Text provided:
***

Like the Basenji, the Azawakh bitch often has a single annual estrus. Unassisted birth of healthy puppies is the norm. Litter sizes are usually from 4 to 6 puppies but litters as small as 1 and as large as 8 occur.

Azawakh need a fairly high level of exercise and should have regular runs off lead in large enclosed areas to run off steam. The dogs are very social and emotional. They need a master that provides firm but fair leadership. Azawakh thrive companionship of other Azawakh.

Azawakh Temperament

Unlike other sighthounds, the primary function of the Azawakh in his native land is that of protector. He develops an intense bond with his owner, yet does not look to his master for instructions. Azawakh are a study in opposing tensions: attentive yet aloof, affectionate yet fierce, refined yet rugged. With those they accept, Azawakh are gentle and extremely affectionate. With strangers many are reserved and prefer not to be touched, but are not inherently aggressive. Although raised to protect livestock, they do not have innate aggression toward canine nor human unless they are threatened.

***

Stored data:

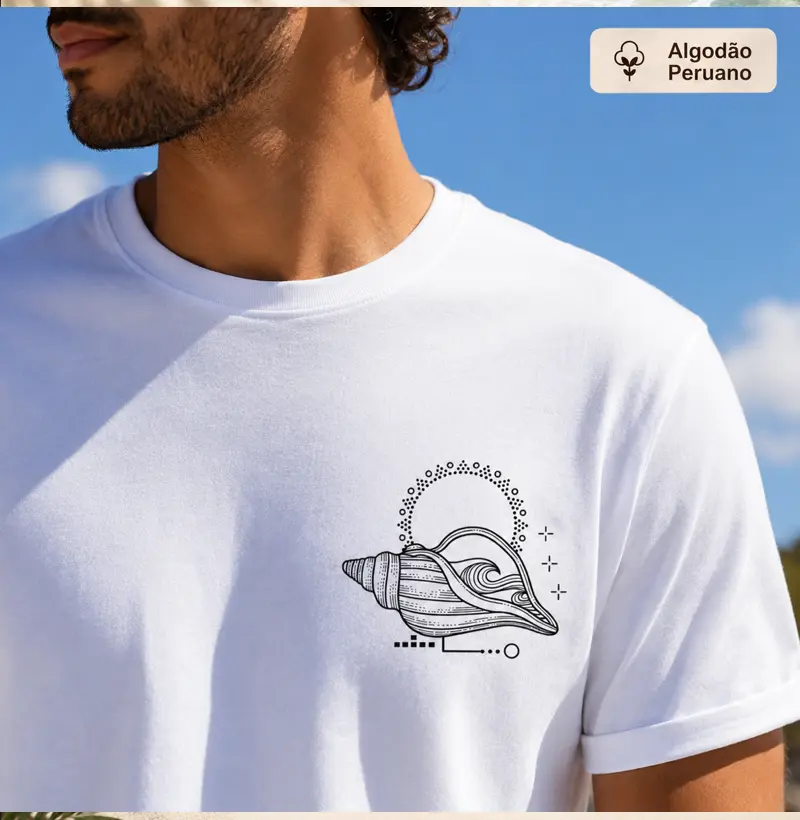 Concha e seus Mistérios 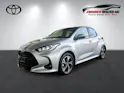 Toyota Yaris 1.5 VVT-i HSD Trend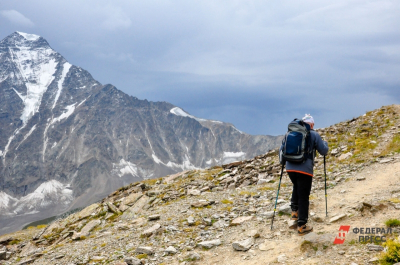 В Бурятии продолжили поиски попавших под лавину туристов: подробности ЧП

***

What you will do:
**a)** The Azawakh text describes the breed with several pairs of opposing qualities. List every such pair.
**b)** Answer these questions using the Azawakh text:
(i) What is the usual litter size?
(ii) What is the primary function of the Azawakh in its native land?
(iii) Which breed does the Azawakh bitch resemble in often having a single annual estrus?
**c)** Continue the Azawakh text, starting after its final sentence.

Answers provided:
**a)**
- attentive yet aloof
- affectionate yet fierce
- refined yet rugged

**b)**
(i) From 4 to 6 puppies.
(ii) Protector.
(iii) The Basenji.

**c)**
Azawakh have high energy and tremendous endurance. They are excellent training companions for runners and are nearly impervious to heat. They will happily run in weather over 100 degrees Fahrenheit that would kill a Greyhound. They love to dig holes in the garden, which is great exercise for both dog (digging) and owner (filling).

Many Azawakh detest rain and cold weather.

Azawakh are pack oriented and form complex social hierarchies. They have tremendous memories and are able to recognize each other after long periods of separation. They can often be found sleeping on top of each other for warmth and companionship.